**Summary**
In the video, Tom (a YC partner) shares practical advice for getting the most out of AI‑assisted “vibe coding.” He treats the LLM as a new kind of programming language: to obtain good results you must give it detailed context and clear instructions. His workflow includes:
1. **Planning first** – Work with the LLM to write a comprehensive markdown plan, then implement it section‑by‑section, checking each piece with tests before moving on.
2. **Test‑driven start** – Hand‑craft test cases (or high‑level integration tests) to serve as guardrails; let the LLM generate code that satisfies those tests.
3. **Iterative, incremental development** – Build small, modular pieces, commit each working version to Git, and reset to a clean slate if the model goes off track.
4. **Version control** – Use Git religiously; trust a clean commit over the built‑in undo features of coding agents.
5. **Bug fixing** – Paste error messages directly into the LLM; if it loops, reset, try a different model, add logging, and give very specific fix instructions on a clean codebase.

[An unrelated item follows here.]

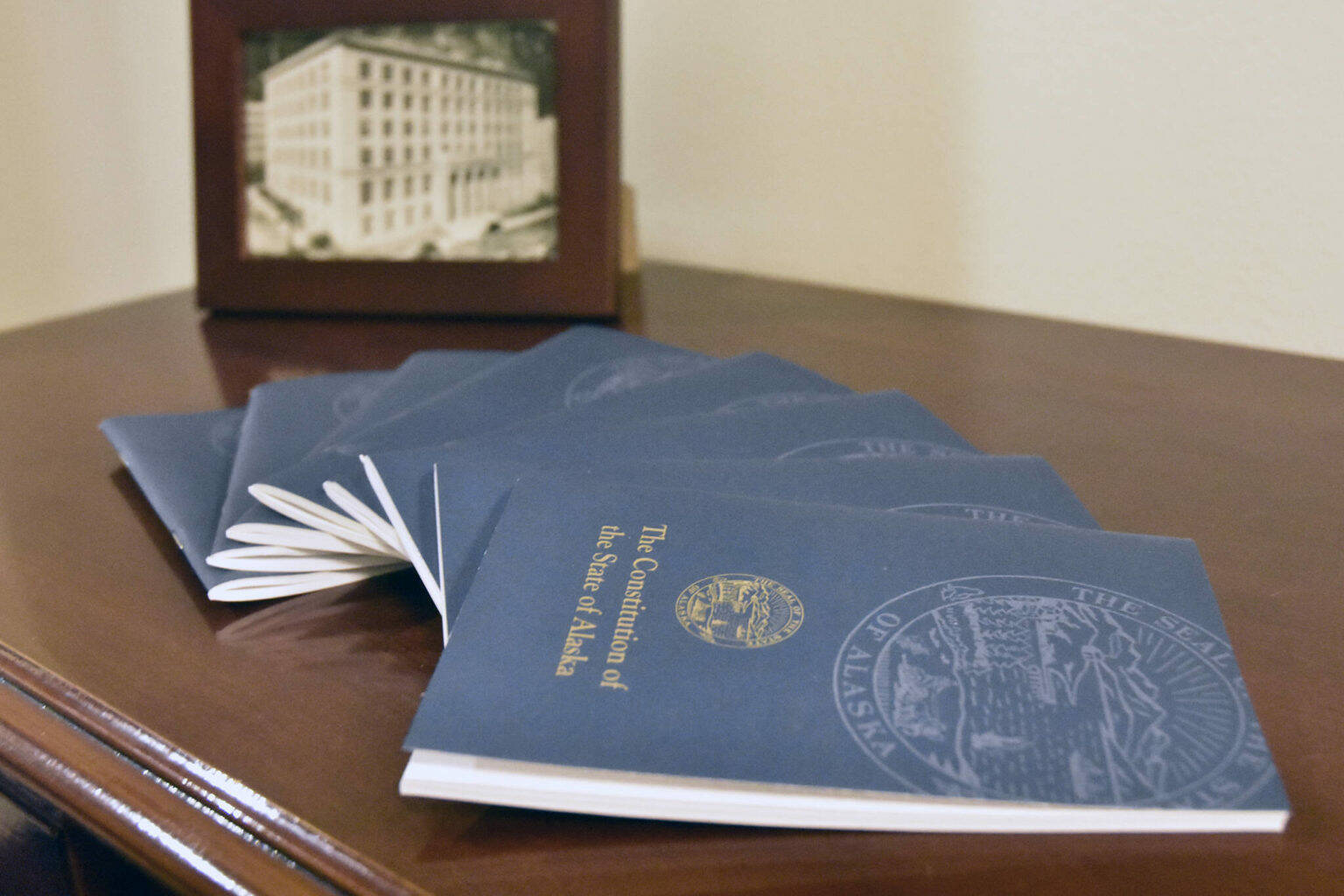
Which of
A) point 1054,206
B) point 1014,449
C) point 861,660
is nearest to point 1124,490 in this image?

6. **LLM‑generated instructions** – Create rule files (Cursor, Windsurf, Claude, etc.) that guide the model’s behavior; many founders find hundreds of lines of such rules dramatically improve effectiveness.
7. **Documentation & context** – Download relevant API docs locally and tell the LLM to read them before implementing features.
8. **Multi‑modal input** – Use voice‑to‑text tools (e.g., Aqua) to feed instructions faster than typing; the models tolerate minor transcription errors.
9. **Non‑coding uses** – Leverage LLMs for DevOps tasks (DNS config, Heroku setup), graphic generation (favicons), and as a teaching aid to walk through code line‑by‑line.
10. **Experimentation & model selection** – Continuously try new models (Gemini for planning, Claude Sonnet 3.7 for implementation, etc.) and adapt as capabilities evolve.
11. **Architecture mindset** – Favor modular, service‑based designs with clear API boundaries so the LLM can work within well‑defined limits without causing unintended side‑effects.
Overall, the core message is to treat AI coding assistants as collaborative partners that need precise guidance, thorough testing, disciplined version control, and frequent experimentation—just like any professional software engineering process—while exploiting their strength in handling language‑level tasks, documentation lookup, and repetitive chores.
1. Vibe coding involves programming using natural language instead of traditional code.
2. If an AI IDE gets stuck in a loop, pasting code into an LLM's web UI can provide a solution.
3. Using multiple AI tools like Cursor and Windsurf simultaneously allows for different implementation iterations.
4. Providing detailed context and information is necessary for high-quality results.
5. Starting with handcrafted test cases creates guardrails for code generation.
6. Building a project scope and architecture in a pure LLM before using a coding tool prevents disorganized code.
7. Users should monitor if an LLM is falling into "rabbit holes" or repeating errors.
8. Beginners can use visual tools like Replit or Lovable.
9. Experienced coders can use tools like Windsurf, Cursor, or Claude Code.
10. Creating a comprehensive plan in a markdown file helps guide the implementation process.
11. Implementing projects section by section and committing to Git prevents large-scale errors.
12. Using version control (Git) allows users to revert to a working state if the AI fails.
13. Resetting the codebase and starting fresh is more effective than repeatedly prompting for a fix to the same error.
14. High-level integration tests help catch unnecessary logic changes made by the LLM.
15. LLMs can be used for non-coding tasks like DevOps, DNS configuration, and design.
16. Pasting error messages directly into an LLM is an effective debugging method.
17. Writing specific instructions in configuration files (like `.cursorrules`) increases effectiveness.
18. Downloading API documentation into a local subdirectory helps the LLM access accurate information.
19. Complex features are best implemented first in a standalone, clean codebase.
20. Modular, service-based architectures with clear API boundaries are easier for LLMs to manage than large monorepos.
21. Frameworks with established conventions, such as Ruby on Rails, provide more consistent training data for LLMs.
22. Screenshots can be used to demonstrate UI bugs or provide design inspiration.
23. Voice-to-text tools can accelerate the input of instructions.
24. Frequent refactoring helps maintain small, modular files.
25. Different LLM models excel at different tasks, such as indexing, planning, or implementation.